Die Musik brach abrupt ab, als Miss O'Brians Finger von den Tasten fielen und sie fuhr herum. Offensichtlich hatte sie sich erschreckt, so tief war sie in ihr Spiel versunken gewesen. Als sie allerdings sah, wer sie gestört hatte, verfinsterte sich ihre Miene augenblicklich.

„Es tut mir leid, aber Mrs.

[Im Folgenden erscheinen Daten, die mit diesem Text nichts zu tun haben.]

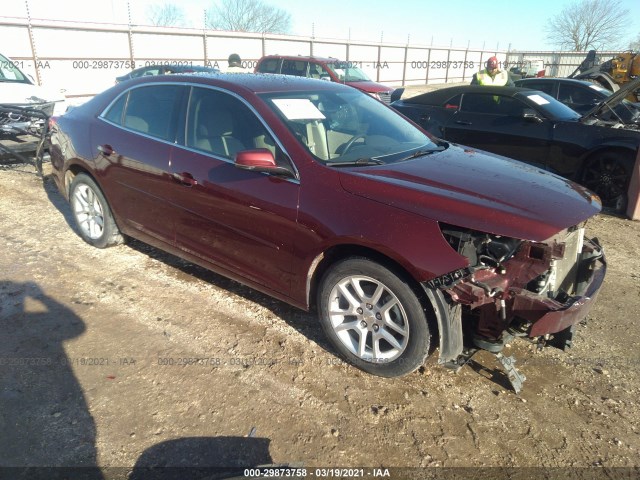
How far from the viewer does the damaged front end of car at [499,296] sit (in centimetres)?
256

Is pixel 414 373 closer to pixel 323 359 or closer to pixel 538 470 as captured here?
pixel 323 359

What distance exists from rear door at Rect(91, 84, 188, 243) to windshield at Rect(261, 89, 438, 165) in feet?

Prudle sagte mir, ich könne ruhig etwas spielen. Ich hätte das Klavier nie von selbst angefasst.“ Ihre Stimme schwankte irgendwo zwischen Kampfeslust und Entschuldigung. Doch auch Luke Sullivan schien sich nicht ganz sicher zu sein, ob er sich für sein unerwartetes Auftauchen entschuldigen oder es ihr übelnehmen sollte, dass sie am Klavier seiner Mutter saß, als würde es ihr gehören.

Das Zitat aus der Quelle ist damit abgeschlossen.